Courageous Women Who Have Changed the World
When it comes to changing the world, there is one character trait that tends to stand above the rest: courage. It takes courage to speak out, courage to do the unpopular, courage to take action even when you know it means you might suffer. Courageous individuals are those who end up changing the world. In honor of women’s history month, here are a few women I believe helped change the world. I would guess you know the first two; the last two are ones that I have personally always admired.
Sojourner Truth: Her story has always fascinated me. A slave who escaped with her infant daughter, Sojourner Truth was a well-known abolitionist and women’s rights activist in the 1800s. During her lifetime, she fought and won three lawsuits, something very unusual for a woman, especially a former slave. She worked tirelessly to shift attitudes and convention to affect change throughout the country during a difficult time.
Mother Teresa: It’s hard to talk about humanitarian women and not mention Mother Teresa. She worked for years in the slums of Calcutta, and later founded the Missionaries of Charity, active in more than 130 countries working with those dying of HIV/AIDS, leprosy and tuberculosis; managing mobile health clinics, orphanages, and schools; and carrying out food programs. She was awarded a Nobel Peace Prize in 1979 for her extensive humanitarian work around the world.

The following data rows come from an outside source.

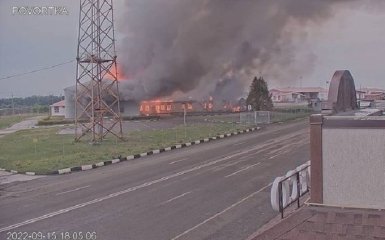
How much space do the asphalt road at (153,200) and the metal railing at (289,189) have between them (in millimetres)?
616

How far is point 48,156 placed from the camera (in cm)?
2217

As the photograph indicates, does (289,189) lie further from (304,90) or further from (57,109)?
(304,90)

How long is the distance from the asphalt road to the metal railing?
62cm

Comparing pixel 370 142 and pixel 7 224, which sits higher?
pixel 370 142

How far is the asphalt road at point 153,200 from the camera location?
945cm

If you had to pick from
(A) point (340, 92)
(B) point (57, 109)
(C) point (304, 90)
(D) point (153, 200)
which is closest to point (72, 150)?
(D) point (153, 200)

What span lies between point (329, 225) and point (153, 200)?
5.28 m

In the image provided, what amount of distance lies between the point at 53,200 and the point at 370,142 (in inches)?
325

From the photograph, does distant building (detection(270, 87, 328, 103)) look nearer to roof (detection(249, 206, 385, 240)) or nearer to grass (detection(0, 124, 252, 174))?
grass (detection(0, 124, 252, 174))

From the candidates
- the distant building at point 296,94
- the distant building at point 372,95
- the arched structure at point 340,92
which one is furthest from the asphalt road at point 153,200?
the distant building at point 296,94

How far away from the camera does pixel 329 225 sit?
26.1 feet

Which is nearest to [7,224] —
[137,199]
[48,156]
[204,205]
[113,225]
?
[113,225]

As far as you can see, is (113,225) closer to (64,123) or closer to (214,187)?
(214,187)

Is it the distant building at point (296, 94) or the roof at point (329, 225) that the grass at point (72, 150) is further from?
the distant building at point (296, 94)
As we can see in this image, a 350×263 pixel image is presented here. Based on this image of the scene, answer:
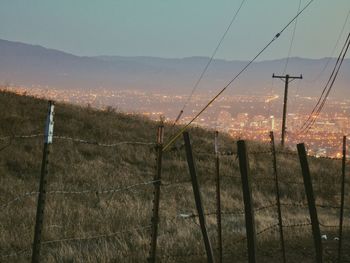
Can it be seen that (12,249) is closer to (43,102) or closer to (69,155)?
(69,155)

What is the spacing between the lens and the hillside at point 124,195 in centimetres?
992

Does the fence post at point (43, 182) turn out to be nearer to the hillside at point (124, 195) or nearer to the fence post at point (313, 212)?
the hillside at point (124, 195)

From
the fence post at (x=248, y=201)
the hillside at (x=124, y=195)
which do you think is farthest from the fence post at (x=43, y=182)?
the fence post at (x=248, y=201)

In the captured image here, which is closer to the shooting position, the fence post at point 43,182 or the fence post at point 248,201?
the fence post at point 43,182

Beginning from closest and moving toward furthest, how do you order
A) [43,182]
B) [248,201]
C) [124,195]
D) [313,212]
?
1. [43,182]
2. [248,201]
3. [313,212]
4. [124,195]

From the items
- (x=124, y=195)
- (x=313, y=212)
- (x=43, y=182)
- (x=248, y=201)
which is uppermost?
(x=43, y=182)

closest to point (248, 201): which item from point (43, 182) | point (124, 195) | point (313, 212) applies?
point (313, 212)

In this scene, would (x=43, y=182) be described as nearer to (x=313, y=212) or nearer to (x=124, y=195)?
(x=313, y=212)

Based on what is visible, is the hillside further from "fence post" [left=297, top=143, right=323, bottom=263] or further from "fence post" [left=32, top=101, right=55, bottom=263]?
"fence post" [left=297, top=143, right=323, bottom=263]

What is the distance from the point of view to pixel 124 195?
16438 millimetres

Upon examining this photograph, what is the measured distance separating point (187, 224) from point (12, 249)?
450 cm

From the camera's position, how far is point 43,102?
29.5 m

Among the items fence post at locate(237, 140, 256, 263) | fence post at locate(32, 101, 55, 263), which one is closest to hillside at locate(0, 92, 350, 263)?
fence post at locate(32, 101, 55, 263)

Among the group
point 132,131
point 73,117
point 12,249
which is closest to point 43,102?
point 73,117
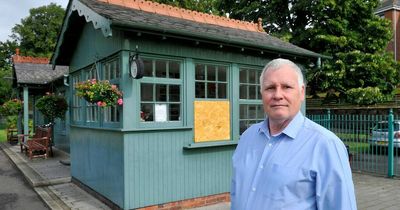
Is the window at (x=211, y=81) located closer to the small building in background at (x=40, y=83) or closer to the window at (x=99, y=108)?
the window at (x=99, y=108)

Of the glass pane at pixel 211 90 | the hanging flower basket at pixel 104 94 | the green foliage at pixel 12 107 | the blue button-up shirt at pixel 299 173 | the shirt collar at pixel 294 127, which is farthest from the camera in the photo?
the green foliage at pixel 12 107

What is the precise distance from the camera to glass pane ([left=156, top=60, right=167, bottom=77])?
615 centimetres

Tegla Loroupe: A marathon runner from Kenya, Tegla was the first African woman to win the New York City Marathon, and achieved several world records at various distance races. She created the Tegla Loroupe Peace Foundation and a series of annual peace races organized in regions at conflict over resources. (The races are in Kenya, Uganda, Ethiopia, and South Sudan.) Using sports as a positive way to bring different—often warring—communities together, the peace races provide a platform for building trust and cross-cultural learning. In 2015, she was an ambassador for the Homeless World Cup and in 2016, she organized the Refugee Team at the 2016 Summer Olympics.
Zainab Salbi: An Iraqi woman who moved to the United States at the age of 19, Zainab (pictured above) founded Women for Women International, a humanitarian and development organization dedicated to serving the women who survive wars. It has grown from helping 30 women in 1993 to more than 400,000 women in eight conflict areas. She has written and spoken extensively on the use of rape and violence against women during war. Beyond words, she has worked diligently to pave the way for those women who survive the fighting and violence to have a seat at the negotiating table.
Do you suppose that the four women mentioned here have had to rely on courage in their lifetimes? You can bet they have. While the contributions of women are this month’s focus, it’s important to remember that there are girls across the United States and the world who need people to advocate and stand up for them every day of the year. Our future is only as strong as the most vulnerable we defend.